Crump was born on February 27, 1930 in Alhambra, California. When he joined Walt Disney Studios in 1952 he took a pay cut and took on a second job building sewer man holes to be apart of such an extraordinary company. Starting out as an in-between artist he later became an assistant animator working on features such as "Peter Pan," "Lady and the Tramp," and "Sleeping Beauty."
He joined WED Enterprises, now Walt Disney Imagineering, in 1959 and began designing some of Disneyland's new attractions and shops such as, Haunted Mansion, the Enchanted Tiki Room, and Adventureland Bazaar.
Crump was one of the key designers for the Disney attractions that were featured at the 1964-1965 New York World's Fair. For It's a Small World he designed the Tower of the Four Winds marquee. When it was moved to Disneyland he designed the animated clock at the entrance that sends puppet children on parade.

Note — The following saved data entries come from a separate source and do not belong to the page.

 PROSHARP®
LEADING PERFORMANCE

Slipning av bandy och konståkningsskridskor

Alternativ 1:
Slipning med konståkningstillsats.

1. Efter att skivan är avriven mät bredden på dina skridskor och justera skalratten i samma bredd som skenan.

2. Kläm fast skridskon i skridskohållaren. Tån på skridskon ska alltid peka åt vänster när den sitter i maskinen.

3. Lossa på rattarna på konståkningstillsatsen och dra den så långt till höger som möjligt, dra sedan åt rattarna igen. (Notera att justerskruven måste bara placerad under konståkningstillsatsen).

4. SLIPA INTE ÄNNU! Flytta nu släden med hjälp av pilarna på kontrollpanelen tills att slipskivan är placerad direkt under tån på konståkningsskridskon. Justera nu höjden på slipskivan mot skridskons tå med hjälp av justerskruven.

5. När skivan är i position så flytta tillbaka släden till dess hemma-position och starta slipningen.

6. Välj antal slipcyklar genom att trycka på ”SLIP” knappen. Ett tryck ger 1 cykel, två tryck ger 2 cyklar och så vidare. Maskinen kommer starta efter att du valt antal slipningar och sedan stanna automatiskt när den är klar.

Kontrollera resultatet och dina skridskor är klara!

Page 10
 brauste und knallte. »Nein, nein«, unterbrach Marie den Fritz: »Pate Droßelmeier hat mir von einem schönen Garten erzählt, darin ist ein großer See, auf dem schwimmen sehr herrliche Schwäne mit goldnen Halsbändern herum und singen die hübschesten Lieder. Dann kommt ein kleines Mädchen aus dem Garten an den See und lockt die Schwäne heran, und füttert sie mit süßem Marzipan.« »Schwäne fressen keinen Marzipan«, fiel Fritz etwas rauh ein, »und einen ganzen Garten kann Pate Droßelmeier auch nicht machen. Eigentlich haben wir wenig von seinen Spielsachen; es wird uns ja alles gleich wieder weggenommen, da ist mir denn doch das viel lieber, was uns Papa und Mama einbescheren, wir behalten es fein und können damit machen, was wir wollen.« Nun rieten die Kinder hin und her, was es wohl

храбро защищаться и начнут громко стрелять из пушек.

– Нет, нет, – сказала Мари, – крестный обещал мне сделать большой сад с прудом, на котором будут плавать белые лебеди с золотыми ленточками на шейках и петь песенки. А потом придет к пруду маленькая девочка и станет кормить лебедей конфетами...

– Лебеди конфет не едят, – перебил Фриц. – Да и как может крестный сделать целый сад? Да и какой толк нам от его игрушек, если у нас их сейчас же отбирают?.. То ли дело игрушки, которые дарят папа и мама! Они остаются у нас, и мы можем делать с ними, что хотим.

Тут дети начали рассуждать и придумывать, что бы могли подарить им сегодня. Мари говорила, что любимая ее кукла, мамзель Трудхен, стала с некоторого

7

Rolly Crump worked on the initial design for the Magic Kingdom at Walt Disney World before leaving Disney to consult on projects that include Busch Gardens, the ABC Wildlife Preserve in Maryland, and more.
Crump returned to Disney in 1976 to work on EPCOT Center. He served as project designer for "The Land" and "Wonders of Life" pavilions. He then left Disney again to launch his own firm, the Mariposa Design Group. Returning to Disney Imagineering in 1992 as executive designer, he set to work on redesigning and refurbishing the "CommuniCore" pavilion into "Innoventions" and "The Land" pavilion.